(Some records)
###

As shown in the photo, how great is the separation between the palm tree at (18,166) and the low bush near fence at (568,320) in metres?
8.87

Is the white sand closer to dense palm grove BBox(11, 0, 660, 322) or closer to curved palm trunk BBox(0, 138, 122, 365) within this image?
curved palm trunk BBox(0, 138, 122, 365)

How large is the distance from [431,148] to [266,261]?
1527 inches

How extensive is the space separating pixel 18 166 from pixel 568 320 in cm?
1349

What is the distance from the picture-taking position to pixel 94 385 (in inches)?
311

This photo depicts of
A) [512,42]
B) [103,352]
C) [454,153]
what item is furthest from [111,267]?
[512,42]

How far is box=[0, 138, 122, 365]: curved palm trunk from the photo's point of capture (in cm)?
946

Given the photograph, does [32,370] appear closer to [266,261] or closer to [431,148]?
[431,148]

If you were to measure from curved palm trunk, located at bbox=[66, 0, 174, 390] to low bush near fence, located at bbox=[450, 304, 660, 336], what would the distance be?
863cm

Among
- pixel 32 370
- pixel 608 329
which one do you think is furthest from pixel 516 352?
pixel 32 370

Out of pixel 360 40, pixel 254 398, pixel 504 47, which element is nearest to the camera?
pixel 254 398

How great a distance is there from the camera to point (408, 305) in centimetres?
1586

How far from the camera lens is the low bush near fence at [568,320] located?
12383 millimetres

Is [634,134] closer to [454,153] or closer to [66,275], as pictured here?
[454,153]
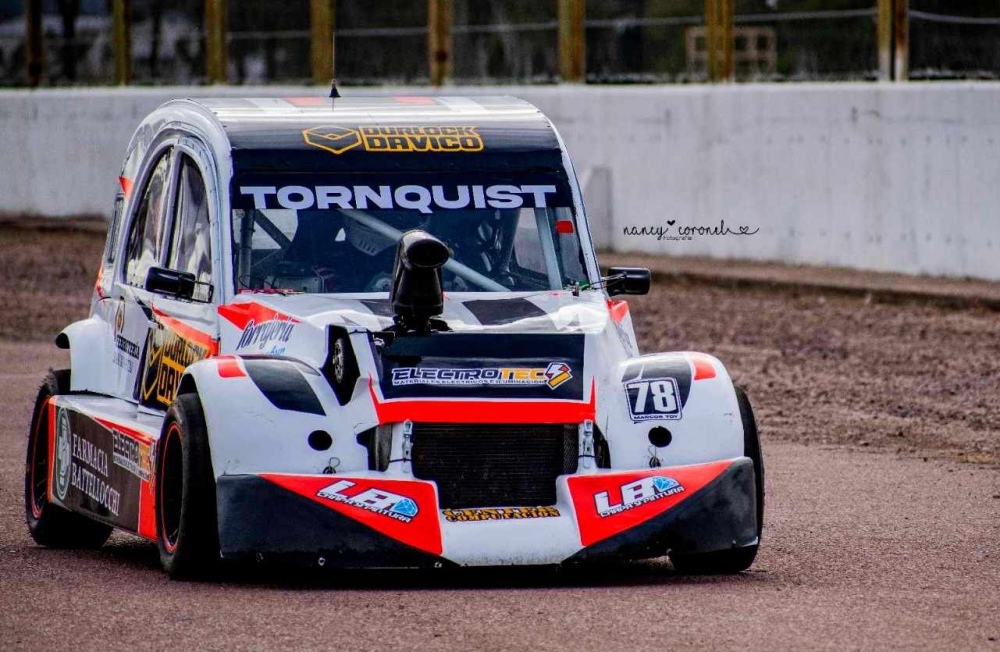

###

What you need to do: Filter the records above, copying each line that contains the word "great" with case taken into account.

Finished task:
As shown in the photo, how great is the separation between the palm tree at (18,166) and the low bush near fence at (568,320) in metres?
How great a distance is there from the camera to point (408, 305) in centimetres?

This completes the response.